Chief Petty Officer Bryce Steven Pedicini is accused of passing along classified information to a foreign power, crimes he committed several times while assigned to Navy training schools in Hampton Roads in 2022 and 2023, according to charge sheets.

“These cases, and we're seeing an uptick in them recently, pose not only a threat to our national security, but it also poses a threat to all of the sailors and service members and civilian employees, those who work at installations around the country, or around the world,” said Gary Barthell, an expert in military law. 

Most of the incidents happened while he was a student at the Surface Combat Systems Training Command at the Mid-Atlantic Regional Maintenance Center in Norfolk. 
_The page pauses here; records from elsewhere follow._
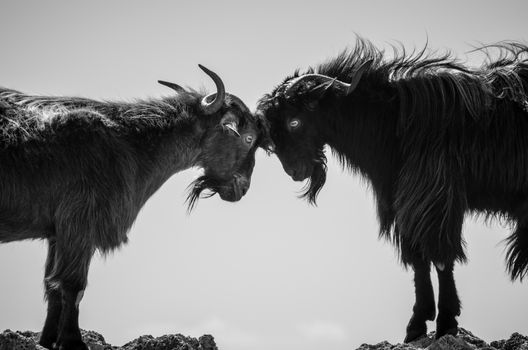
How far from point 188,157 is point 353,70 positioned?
2.70 meters

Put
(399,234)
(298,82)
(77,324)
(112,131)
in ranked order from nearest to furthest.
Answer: (77,324) < (112,131) < (399,234) < (298,82)

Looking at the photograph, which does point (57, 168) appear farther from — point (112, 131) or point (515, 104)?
point (515, 104)

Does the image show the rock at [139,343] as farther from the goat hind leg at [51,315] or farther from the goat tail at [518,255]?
the goat tail at [518,255]

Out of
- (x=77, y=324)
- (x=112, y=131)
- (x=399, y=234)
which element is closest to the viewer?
(x=77, y=324)

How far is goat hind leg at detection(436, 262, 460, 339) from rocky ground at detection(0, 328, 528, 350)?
15 cm

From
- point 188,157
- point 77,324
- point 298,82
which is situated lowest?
point 77,324

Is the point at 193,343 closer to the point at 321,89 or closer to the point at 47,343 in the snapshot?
the point at 47,343

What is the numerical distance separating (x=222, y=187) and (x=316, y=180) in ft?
4.69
He was stationed here from February 2022 until he was assigned to the USS Higgins in San Diego in April 2023. The sailor was taken into custody this week while he was assigned to the destroyer in Japan and transported back to San Diego for trial.

Pedicini faces 21 counts. Though the punishment for espionage can include death, the Navy did not seek the death penalty. Pedicini still faces life in prison. The Navy has not revealed who they believe was receiving the information. Pedicini’s trial is slated to run until April 19. 
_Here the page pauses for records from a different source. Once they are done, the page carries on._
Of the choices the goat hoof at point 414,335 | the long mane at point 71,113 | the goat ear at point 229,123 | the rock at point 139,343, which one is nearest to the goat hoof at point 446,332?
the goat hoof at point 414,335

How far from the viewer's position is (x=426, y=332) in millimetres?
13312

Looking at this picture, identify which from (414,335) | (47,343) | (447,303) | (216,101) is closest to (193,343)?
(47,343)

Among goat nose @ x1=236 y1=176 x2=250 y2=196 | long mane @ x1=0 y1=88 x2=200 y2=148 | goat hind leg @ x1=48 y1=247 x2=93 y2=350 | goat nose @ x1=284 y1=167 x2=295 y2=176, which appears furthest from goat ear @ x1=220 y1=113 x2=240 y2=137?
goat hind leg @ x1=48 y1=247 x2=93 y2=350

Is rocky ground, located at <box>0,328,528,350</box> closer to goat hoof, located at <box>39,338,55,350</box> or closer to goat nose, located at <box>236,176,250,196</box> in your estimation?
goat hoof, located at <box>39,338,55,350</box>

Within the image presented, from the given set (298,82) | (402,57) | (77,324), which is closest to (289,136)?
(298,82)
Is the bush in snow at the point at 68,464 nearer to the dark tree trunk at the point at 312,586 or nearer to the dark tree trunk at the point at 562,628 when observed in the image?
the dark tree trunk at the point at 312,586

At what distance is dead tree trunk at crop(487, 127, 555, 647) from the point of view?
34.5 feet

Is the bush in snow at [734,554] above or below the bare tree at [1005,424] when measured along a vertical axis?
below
“What we're seeing more of is … the Chinese are upping their tempo in attempting to get classified information from sailors. And it wouldn't surprise me if this was that sort of case,” Barthell said.

Pedicini is the third sailor to face charges of selling classified material in the last year. Jinchao Wei, a machinist's mate on the USS Essex was charged last summer for sending information to China. Petty Officer Wenheng Zhao was sentenced to 27 months for transmitting intelligence to a foreign officer. Two other sailors were tried in federal court in California. 
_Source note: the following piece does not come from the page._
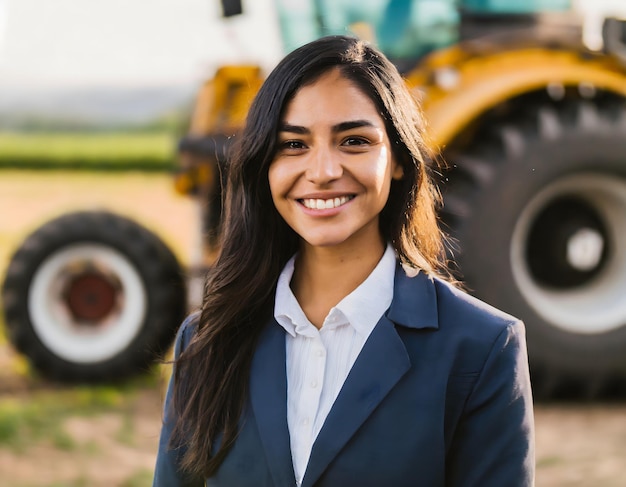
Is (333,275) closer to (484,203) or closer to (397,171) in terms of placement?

This is not the first time Hampton Roads has been the epicenter for a Navy spying case. 

In 1967, John Walker, Jr. walked into the Soviet embassy in Washington, D.C and offered to sell classified documents. The warrant officer was stationed at a submarine command in Norfolk. He became one of the most notorious spies in the history of the Navy. Eventually Walker recruited his son after he retired. The stream of classified material continued to flow until he was caught making a drop in 1985, after federal officials followed him from his house in Norfolk.

“What's interesting about Walker is that whole time period, in the mid ’80s, when we had the rash of spy cases come up. It wasn't just Walker, but CIA agents. It seems like we're going through a similar period. Back then it was the Soviets. Now it seems like China is driving this,” Barthell said.